[本文]
........

国産ワクチン 次に備える体制作りを | 元世界銀行エコノミスト 中丸友一郎 「Warm Heart & Cool Head」ランダム日誌

元世界銀行エコノミスト 中丸友一郎 「Warm Heart & Cool Head」ランダム日誌

「経済崩落7つのリスク」、
「マネー資本主義を制御せよ!」、
「緩和バブルがヤバい」、
「日本復活のシナリオ」等の著者による世界経済と国際金融市場のReviewとOutlook

「国家の盛衰を決めるのは、政治経済体制が収奪的か包括的かの差にある」(アシモグルら)

掲題の今朝の朝日社説。

かなり説得的。

ご参考まで。

 

 

 第一三共が開発した新型コロナワクチンの製造販売が厚生労働省で承認された。コロナでは初の国産ワクチンとなる。

 

 米ファイザー社などと同じmRNAワクチンで、冷蔵庫での保管が可能という米国製にはない利点もある。仮に国内で新たな変異株が発生した場合、海外企業がすぐにワクチンを製造してくれるとも限らない。大きく遅れたとはいえ、国内で調達できることには意義がある。

 

 ワクチンができた当初は獲得競争のようなことも起きた。自前で開発できる能力を持っておくことは安全保障上の危機管理でもある。国民の命や健康を守るだけでなく、海外に提供すれば、意義のある国際貢献にもなる。未知の病原体の出現に備えた体制作りを確実に進めたい。

 

 日本が海外に出遅れた理由を国からの支援や資金力の違いに求める声もあるが、それ以前にワクチン開発に必要な創薬のための基盤的な技術を欠いていたとみるべきだろう。

 

 2年前に閣議決定された戦略に基づき、新規ワクチン開発の司令塔となる「先進的研究開発戦略センター」という新しい組織が昨年できた。10以上の研究支援が始まり、なかにはユニークな技術もある。基礎研究力の強化、大学と企業の連携は一朝一夕になせるものではない。まずは幅広い分野を時間をかけて育てていくことが欠かせない。

........

[ある収集物から取り出した項目]
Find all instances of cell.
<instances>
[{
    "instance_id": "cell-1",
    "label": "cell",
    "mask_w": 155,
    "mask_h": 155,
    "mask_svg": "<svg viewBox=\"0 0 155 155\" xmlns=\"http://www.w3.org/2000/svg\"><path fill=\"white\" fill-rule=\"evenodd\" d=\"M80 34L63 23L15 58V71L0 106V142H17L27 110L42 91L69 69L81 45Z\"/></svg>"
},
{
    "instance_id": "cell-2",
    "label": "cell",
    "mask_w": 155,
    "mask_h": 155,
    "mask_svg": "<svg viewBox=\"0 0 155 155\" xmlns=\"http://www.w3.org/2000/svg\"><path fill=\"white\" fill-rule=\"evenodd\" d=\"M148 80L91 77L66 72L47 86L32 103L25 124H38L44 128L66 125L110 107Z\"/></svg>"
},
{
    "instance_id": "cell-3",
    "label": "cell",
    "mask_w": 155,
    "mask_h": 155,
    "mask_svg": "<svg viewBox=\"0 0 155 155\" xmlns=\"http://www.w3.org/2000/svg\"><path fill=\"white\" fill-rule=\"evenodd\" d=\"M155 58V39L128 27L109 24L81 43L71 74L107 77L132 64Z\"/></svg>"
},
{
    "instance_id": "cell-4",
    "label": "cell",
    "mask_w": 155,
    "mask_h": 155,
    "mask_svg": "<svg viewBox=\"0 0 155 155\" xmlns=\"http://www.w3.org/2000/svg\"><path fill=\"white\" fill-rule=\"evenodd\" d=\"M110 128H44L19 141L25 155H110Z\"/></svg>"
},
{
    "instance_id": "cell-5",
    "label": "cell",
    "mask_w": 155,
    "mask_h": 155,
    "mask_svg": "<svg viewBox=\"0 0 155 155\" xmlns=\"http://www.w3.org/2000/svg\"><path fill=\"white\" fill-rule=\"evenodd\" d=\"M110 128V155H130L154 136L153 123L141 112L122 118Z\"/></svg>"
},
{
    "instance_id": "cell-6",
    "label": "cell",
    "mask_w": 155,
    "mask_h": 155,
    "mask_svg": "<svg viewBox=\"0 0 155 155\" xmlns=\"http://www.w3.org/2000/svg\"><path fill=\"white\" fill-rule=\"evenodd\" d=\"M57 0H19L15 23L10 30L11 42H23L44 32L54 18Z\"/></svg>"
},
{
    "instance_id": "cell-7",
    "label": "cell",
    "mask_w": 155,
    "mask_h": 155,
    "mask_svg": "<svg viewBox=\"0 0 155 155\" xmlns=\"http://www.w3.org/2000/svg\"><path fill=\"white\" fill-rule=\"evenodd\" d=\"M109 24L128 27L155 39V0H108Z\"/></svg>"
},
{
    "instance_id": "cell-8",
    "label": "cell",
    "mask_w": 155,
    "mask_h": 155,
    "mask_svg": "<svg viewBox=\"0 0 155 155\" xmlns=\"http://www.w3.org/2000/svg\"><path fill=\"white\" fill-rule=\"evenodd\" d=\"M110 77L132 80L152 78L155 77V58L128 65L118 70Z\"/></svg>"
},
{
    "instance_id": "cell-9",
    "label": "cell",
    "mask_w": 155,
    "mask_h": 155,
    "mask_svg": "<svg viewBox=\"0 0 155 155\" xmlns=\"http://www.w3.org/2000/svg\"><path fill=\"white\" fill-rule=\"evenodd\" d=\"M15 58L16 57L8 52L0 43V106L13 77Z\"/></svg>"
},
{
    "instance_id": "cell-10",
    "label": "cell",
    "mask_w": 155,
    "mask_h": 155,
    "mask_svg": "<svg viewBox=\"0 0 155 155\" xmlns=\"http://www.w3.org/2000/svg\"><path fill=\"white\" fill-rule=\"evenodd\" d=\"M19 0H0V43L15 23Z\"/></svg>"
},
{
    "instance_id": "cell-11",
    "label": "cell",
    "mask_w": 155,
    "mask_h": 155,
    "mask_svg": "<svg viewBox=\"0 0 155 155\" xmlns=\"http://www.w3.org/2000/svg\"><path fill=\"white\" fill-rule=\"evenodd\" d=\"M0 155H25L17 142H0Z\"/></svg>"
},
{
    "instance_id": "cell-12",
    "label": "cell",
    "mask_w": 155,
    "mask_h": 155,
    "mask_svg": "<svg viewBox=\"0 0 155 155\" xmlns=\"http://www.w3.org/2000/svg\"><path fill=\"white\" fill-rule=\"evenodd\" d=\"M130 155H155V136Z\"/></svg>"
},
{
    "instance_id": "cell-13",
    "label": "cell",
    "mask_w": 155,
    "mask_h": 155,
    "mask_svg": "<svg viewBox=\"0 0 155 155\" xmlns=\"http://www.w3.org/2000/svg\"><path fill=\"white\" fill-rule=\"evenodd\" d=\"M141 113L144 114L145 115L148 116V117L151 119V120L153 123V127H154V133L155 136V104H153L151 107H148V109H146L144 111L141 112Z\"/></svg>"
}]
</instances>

........

[作業項目 1]
国産ワクチンの本文にある「自前で開発できる能力を持っておくことは安全保障上の危機管理でもある。」という一文を英語に訳してください。
[作業項目 2]
国産ワクチンの本文を、最後の文の後から書き継いでください。
これらの資料は本文とは切り離された別個のものです。

[回答 1]
Having the ability to develop vaccines on one's own is also a form of crisis management in terms of national security.

[回答 2]
 

 海外に先駆けて開発した有望な薬やワクチンを臨床試験(治験)の途中でも認めることを可能とする「緊急承認」の制度もできた。しかしながら、いかにして短期間のうちに日本発で数万人単位の大規模な治験を実施するのか、という重い課題は依然として横たわる。治験に携わる人材や病院の確保、被験者の募集まで取り組むべきことは数多くあり、企業任せでできるとは思えない。

 

 最終段階の治験については、厚労省が支援・補助する方針を示している。岸田政権の肝いりで作られる「日本版CDC」(国立健康危機管理研究機構)には、海外を含めた治験のネットワークを整備するという任務も課せられる。同機構に監督権限を持つことになる厚労省が果たすべき役割と責任は重い。

 

 一定の生産能力を確保していくことも重要だ。感染症はいつ、どれだけの規模で流行するかの予測が困難で、企業が二の足を踏む原因になっている。設備などハード面の支援だけでなく、ワクチンの買い上げや備蓄の是非についても、検討を進めるべきだ。結果として流行が起きなければ、製造しても使わない可能性もある。こうしたお金の使い方についても国民の理解を深めてゆく必要がある。